*** Opening of MATERIAL PROVIDED ***

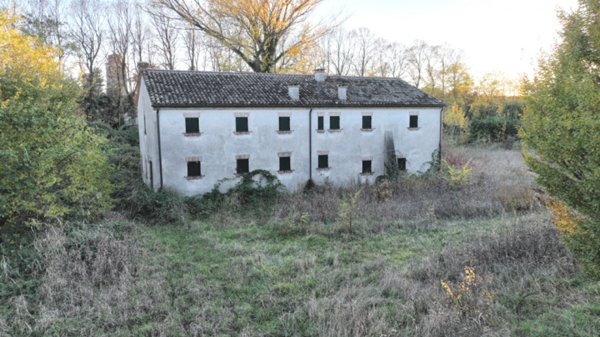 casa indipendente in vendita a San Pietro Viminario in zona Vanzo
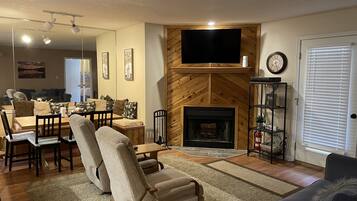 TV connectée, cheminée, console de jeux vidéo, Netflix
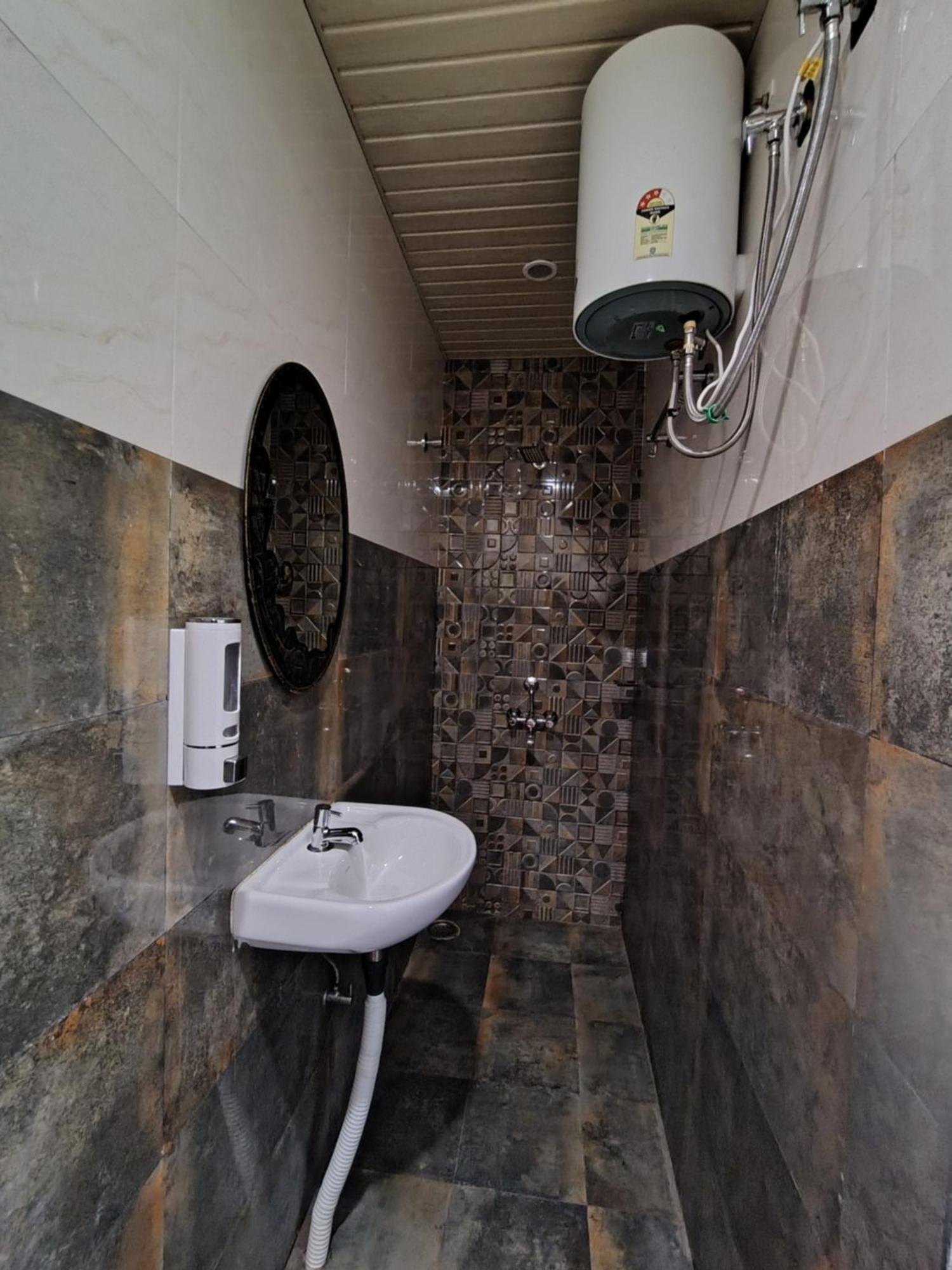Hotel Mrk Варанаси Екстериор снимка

*** Close of MATERIAL PROVIDED ***
*** Opening of MATERIAL PROVIDED ***

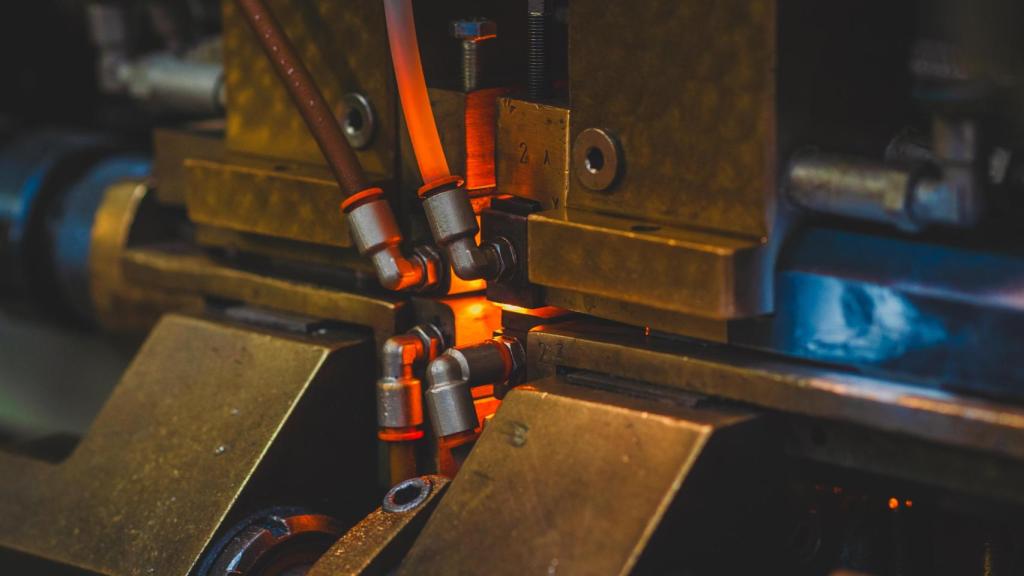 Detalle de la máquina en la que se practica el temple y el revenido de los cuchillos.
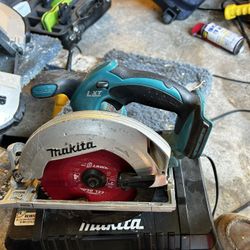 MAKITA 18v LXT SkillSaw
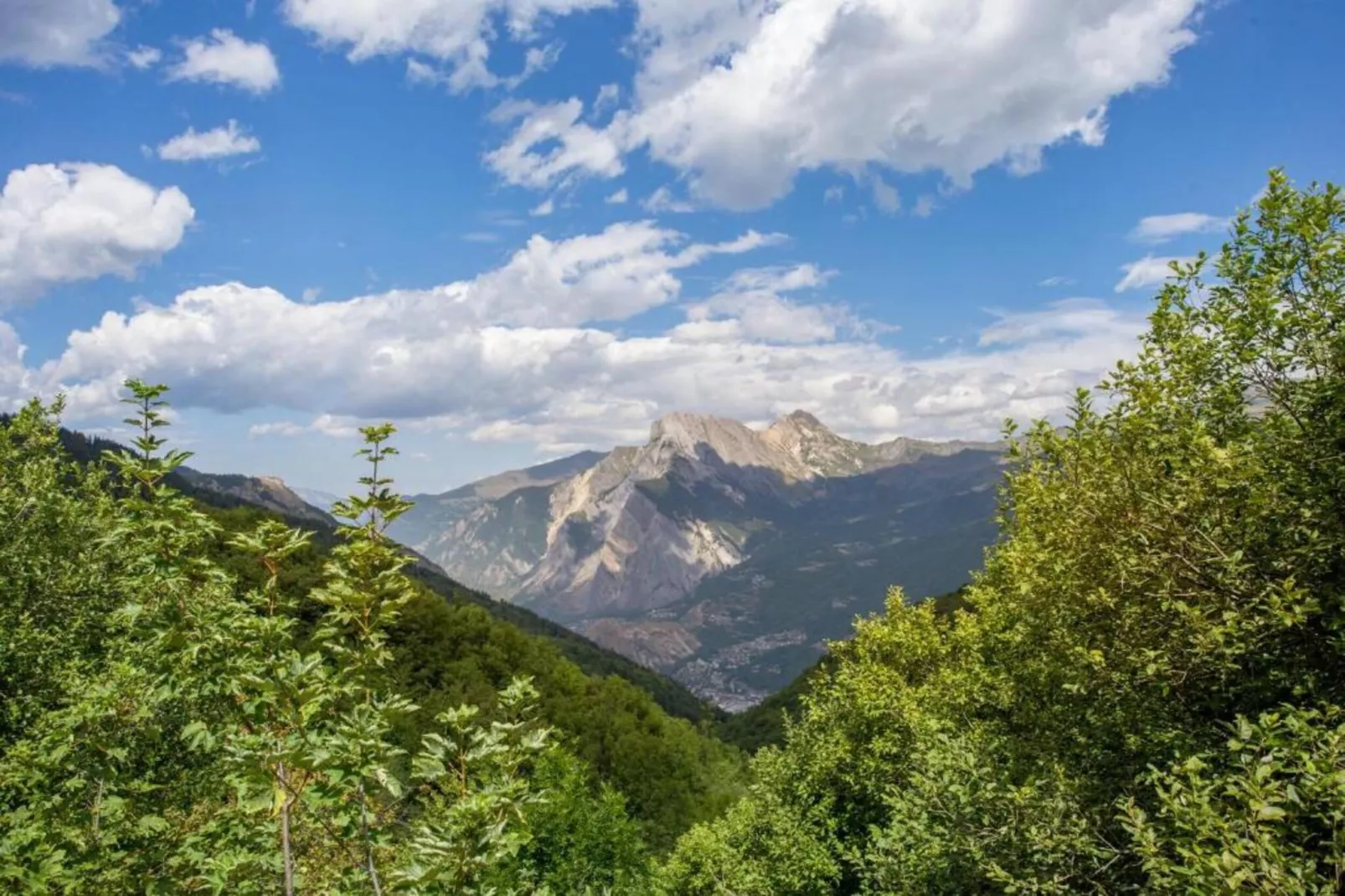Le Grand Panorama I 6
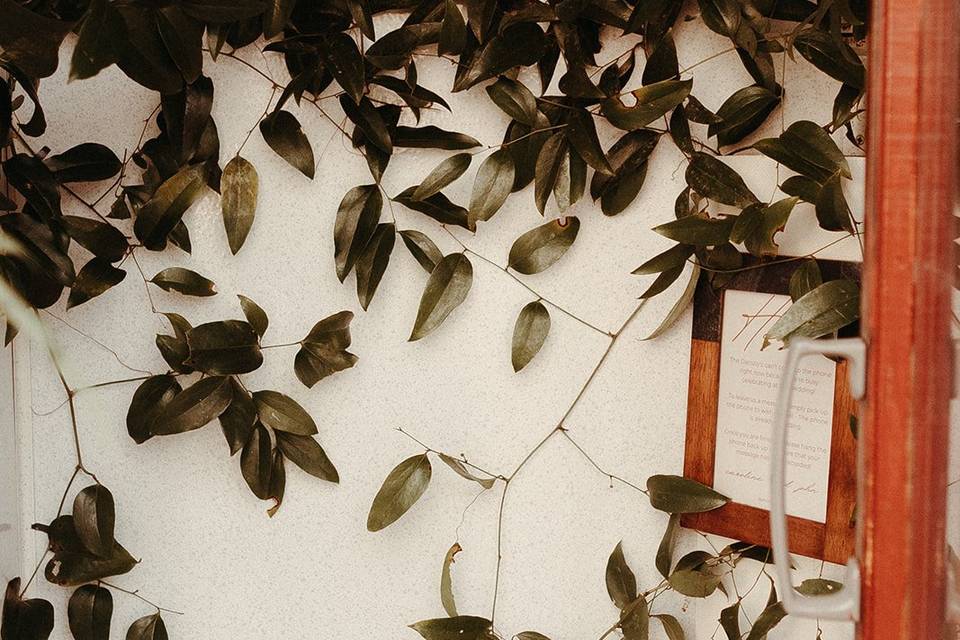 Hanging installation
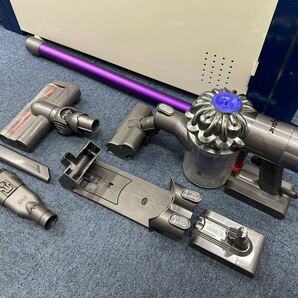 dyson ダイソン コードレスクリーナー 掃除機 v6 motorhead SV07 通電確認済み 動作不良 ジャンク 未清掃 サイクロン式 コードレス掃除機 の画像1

*** Close of MATERIAL PROVIDED ***
*** Opening of MATERIAL PROVIDED ***

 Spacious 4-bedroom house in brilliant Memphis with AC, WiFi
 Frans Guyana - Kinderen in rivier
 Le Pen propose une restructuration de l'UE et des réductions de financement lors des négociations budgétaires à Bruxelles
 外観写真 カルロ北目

*** Close of MATERIAL PROVIDED ***

**REQUEST:**
Return the records from the line with "Detalle de la" to the line with "dyson ダイソン コードレスクリーナー" word for word, leaving the pictures out.

**WRITTEN ANSWER:**
 Detalle de la máquina en la que se practica el temple y el revenido de los cuchillos.
 MAKITA 18v LXT SkillSaw
Le Grand Panorama I 6
 Hanging installation
 dyson ダイソン コードレスクリーナー 掃除機 v6 motorhead SV07 通電確認済み 動作不良 ジャンク 未清掃 サイクロン式 コードレス掃除機 の画像1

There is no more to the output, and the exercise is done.